Вечером он встретил его неожиданно весело. Снова разостлал под дубом пеструю ряднину и накрыл на ней к ужину.

— Что, опять будем праздновать? — спросил его Павел.

— Да, — радостно ответил дед Йордо, — будем праздновать!

Потом, как бывало раньше, встал, снова пошел к стаду, ласковым голосом начал окликать по именам овец, дал своим любимицам травки из торбы, пустил осла пастись к источнику, словом, самым обстоятельным образом исполнил знакомый обряд и лишь после этого вернулся к Павлу. Он был радостно возбужден, а когда они выпили, обернулся к геологу и сказал:

— А теперь я хочу, чтобы ты еще раз рассказал мне про Марию. Но только все с начала и до конца, так, как никогда еще не рассказывал!

Павел засмеялся и с удовольствием начал. Он и в самом деле чувствовал, то ли от настроения, то ли от очарования, которое излучала полная луна, скрывающаяся среди ветвей, что в этот раз он рассказывает как-то особенно хорошо. Белое лицо и зеленые глаза монахини снова вернулись в призрачный мир Джендем-баира к своему Павлу.
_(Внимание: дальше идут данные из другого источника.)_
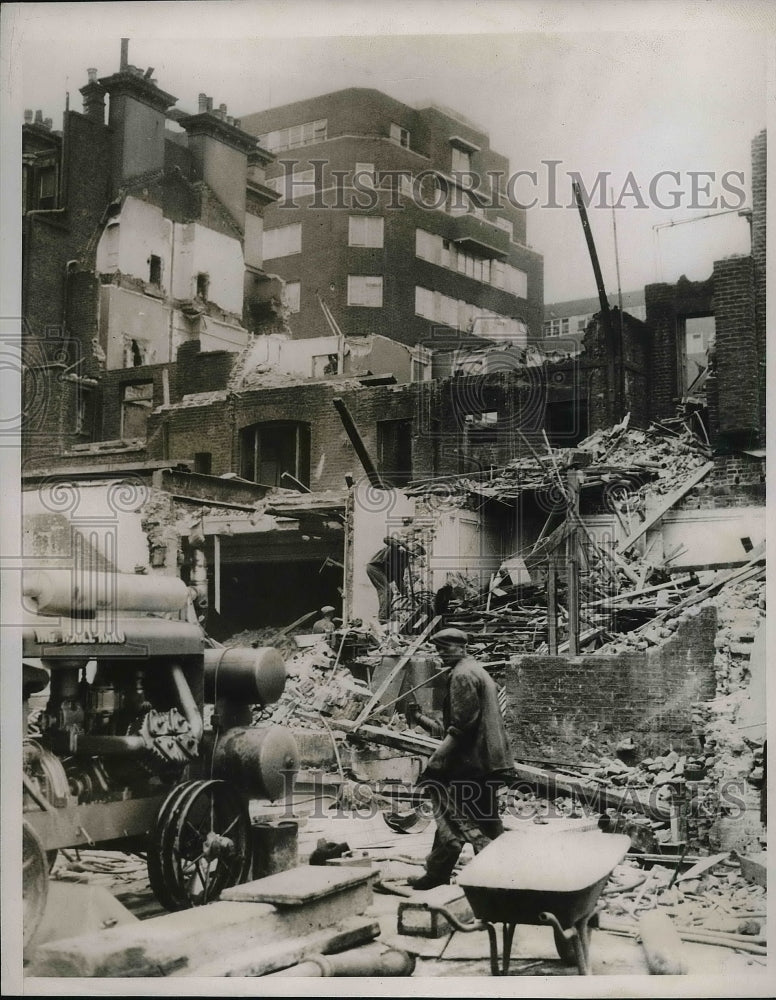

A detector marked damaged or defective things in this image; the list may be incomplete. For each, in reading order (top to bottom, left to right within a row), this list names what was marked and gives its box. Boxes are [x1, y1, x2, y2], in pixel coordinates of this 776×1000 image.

broken wall [506, 604, 720, 760]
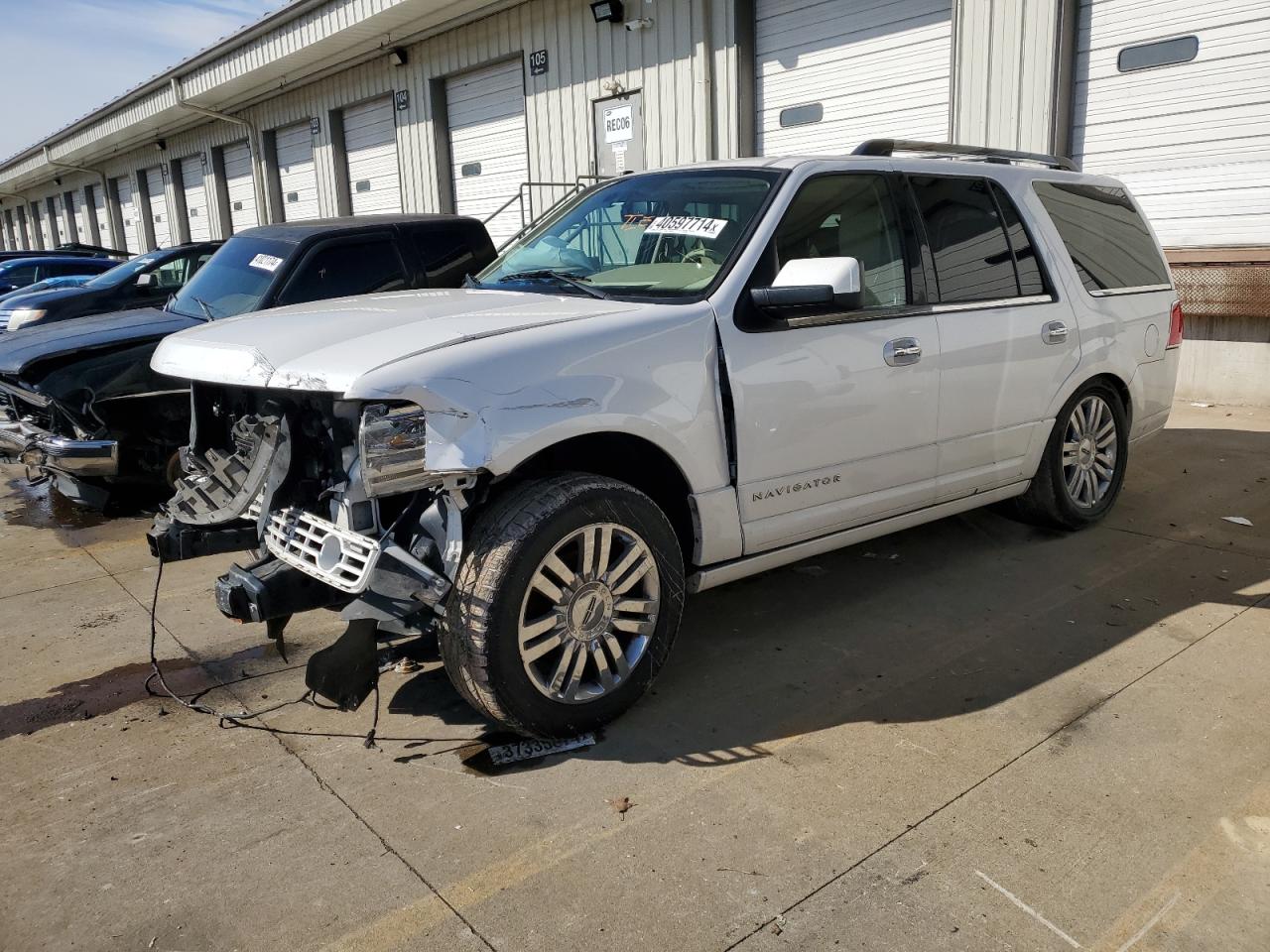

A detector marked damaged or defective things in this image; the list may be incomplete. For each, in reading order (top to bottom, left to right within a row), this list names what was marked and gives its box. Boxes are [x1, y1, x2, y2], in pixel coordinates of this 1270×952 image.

damaged hood [0, 309, 198, 375]
wrecked lincoln navigator [0, 216, 496, 508]
damaged hood [150, 290, 639, 395]
crumpled bumper [0, 416, 119, 476]
broken headlight [357, 401, 433, 498]
wrecked lincoln navigator [149, 143, 1183, 738]
crushed front end [150, 385, 476, 706]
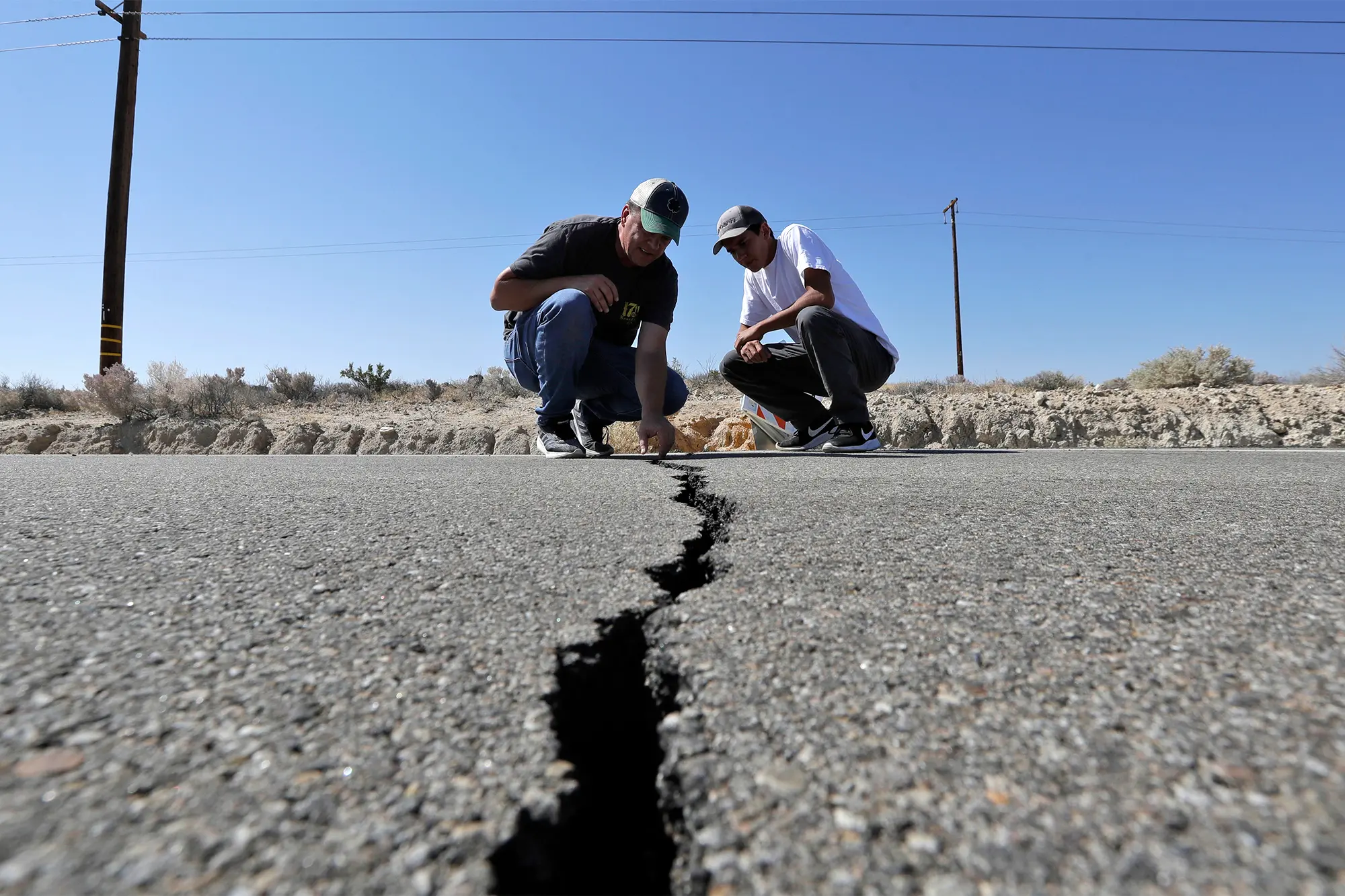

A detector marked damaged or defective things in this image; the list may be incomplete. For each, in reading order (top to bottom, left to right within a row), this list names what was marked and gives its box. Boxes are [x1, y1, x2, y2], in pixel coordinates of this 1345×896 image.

large asphalt crack [492, 468, 737, 893]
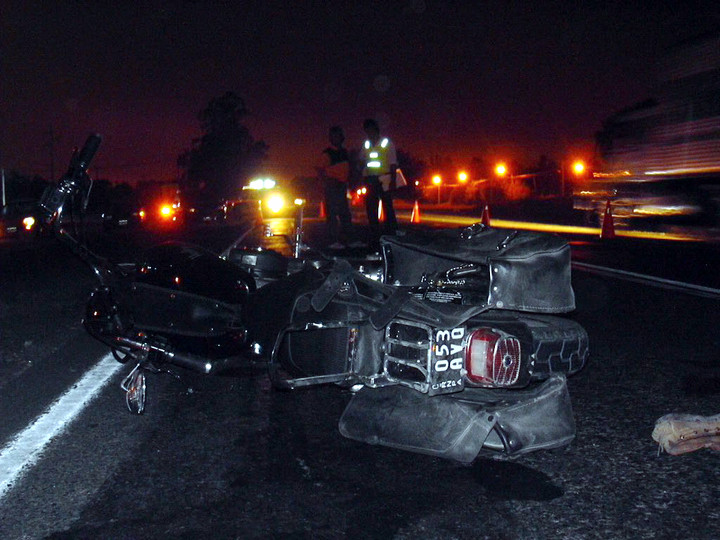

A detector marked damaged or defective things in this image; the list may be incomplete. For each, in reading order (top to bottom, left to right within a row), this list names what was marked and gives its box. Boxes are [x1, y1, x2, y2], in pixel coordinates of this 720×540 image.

crashed motorcycle [39, 135, 588, 464]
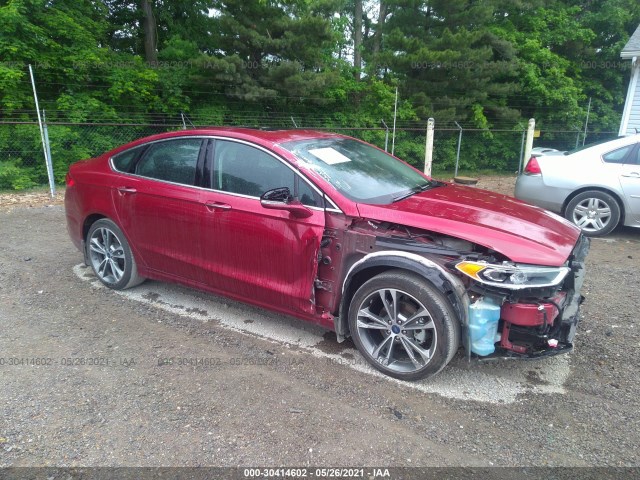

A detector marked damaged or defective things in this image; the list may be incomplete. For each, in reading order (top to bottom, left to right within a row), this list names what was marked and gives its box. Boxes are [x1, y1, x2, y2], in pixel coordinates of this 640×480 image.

damaged red sedan [65, 128, 592, 382]
bent hood [358, 183, 584, 266]
cracked headlight [456, 262, 568, 288]
crushed front end [450, 234, 592, 358]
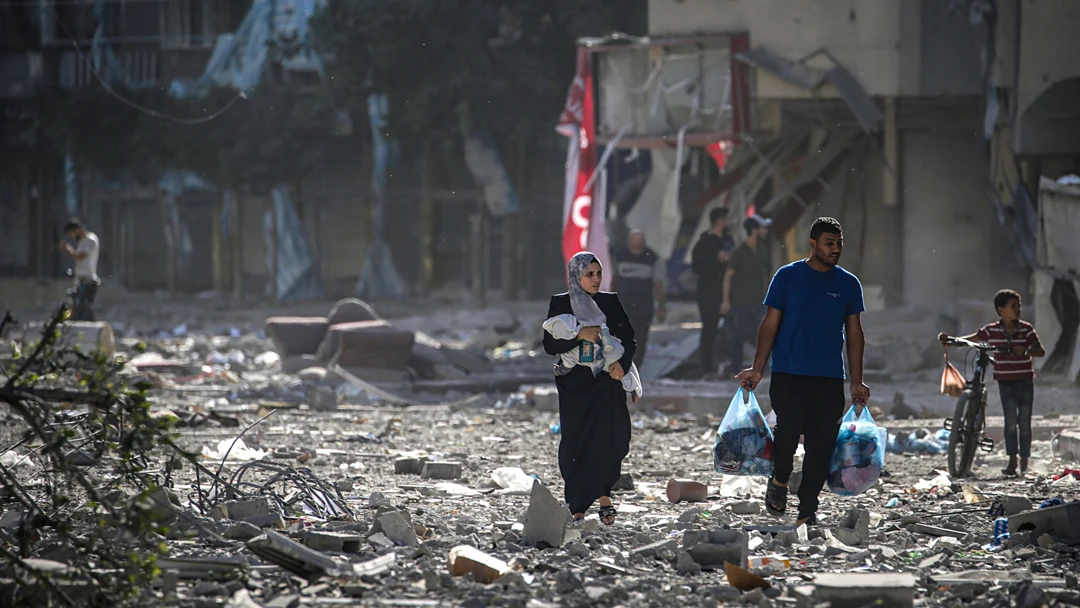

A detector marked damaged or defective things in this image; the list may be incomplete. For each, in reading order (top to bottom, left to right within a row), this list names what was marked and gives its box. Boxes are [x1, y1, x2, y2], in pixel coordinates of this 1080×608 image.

broken concrete chunk [422, 460, 464, 480]
broken concrete chunk [376, 512, 418, 548]
broken concrete chunk [450, 548, 512, 584]
broken concrete chunk [520, 482, 568, 548]
broken concrete chunk [684, 528, 752, 568]
broken concrete chunk [816, 576, 916, 608]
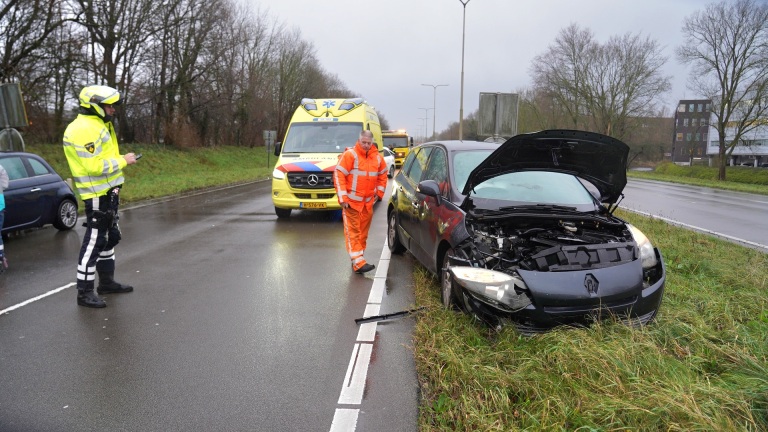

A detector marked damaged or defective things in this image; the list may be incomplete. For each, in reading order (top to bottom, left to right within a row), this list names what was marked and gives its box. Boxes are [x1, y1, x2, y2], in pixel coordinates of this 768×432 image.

damaged maroon car [390, 130, 664, 332]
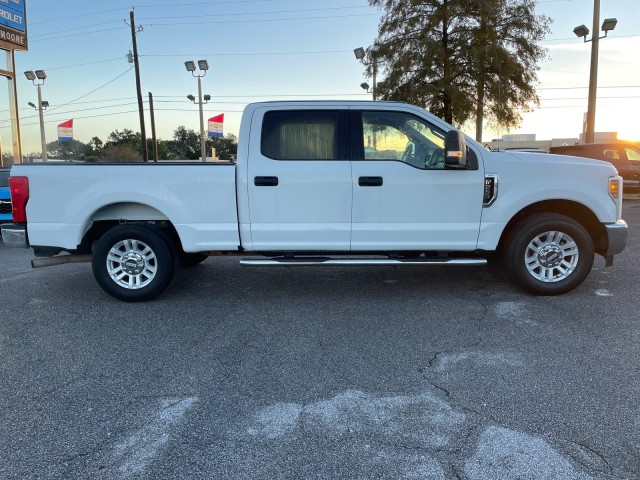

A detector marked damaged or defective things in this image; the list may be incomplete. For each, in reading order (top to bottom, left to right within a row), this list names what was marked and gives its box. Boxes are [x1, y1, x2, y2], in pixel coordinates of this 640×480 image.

cracked asphalt [0, 201, 636, 478]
Дед Йордо ни разу не прервал этот последний рассказ, застыв в своей любимой позе и выкуривая трубку за трубкой. Когда луна выбралась из ветвей и осветила их, Павел увидел, что каждое его слово живо отражается на лице у старика, тот удивленно поднимал брови, покачивал головой и улыбался кому-то близкому. А когда Павел дошел до бегства из монастыря и рассказал, как Мария громко стукнула дверью и протянула к нему обе руки, старый пастух сам вытянул вперед свои руки и лицо его осветилось, словно он и впрямь принял в свои ладони длинные нежные пальцы бывшей монахини.

Наутро молодой геолог встал затемно, когда из кошары еще не доносилось ни звука, наскоро позавтракал и ушел на объект. В тот день ему предстояло проделать большую работу. Нужно было определить геологическую структуру скал. Целый день он бродил по камням, спускался в ущелья, производил измерения и педантичнейшим образом записывал результаты.

Где-то около полудня он поднялся на холм, с которого был виден дуб и, к своему удивлению, заметил под ним людей. Павел решил, что это с базы прислали ему обещанных рабочих, и поспешил к ним. Но, приблизившись, он увидел, что людей всего двое, а на дубу, на самом его нижнем суку, что-то висит. Охваченный дурным предчувствием, Павел бросился бежать и достиг дуба в тот самый момент, когда пришедшие снимали с него тело деда Йордо. Он повесился на своем поясе.

Эти двое были управляющий и доктор, которые явились, как только Любчо передал им просьбу пастуха. Вынули из петли уже застывшее тело, доктор разостлал пеструю ряднину и сделал вскрытие. Павлу пришлось ему помогать. Оцепенев, глядел он на то, что осталось от деда Йордо.

Доктор восхитился здоровьем покойного, крепостью тела, тем, что у старика не было никаких признаков атеросклероза. И сказал:

— Он мог бы прожить еще восемьдесят два года!

Потом они взяли тело и уехали. Вскоре пришел мальчик и куда-то угнал стадо. Павел долго прислушивался к блеянию овец и знакомым звукам бубенцов, пока все не стихло в сумеречной дали.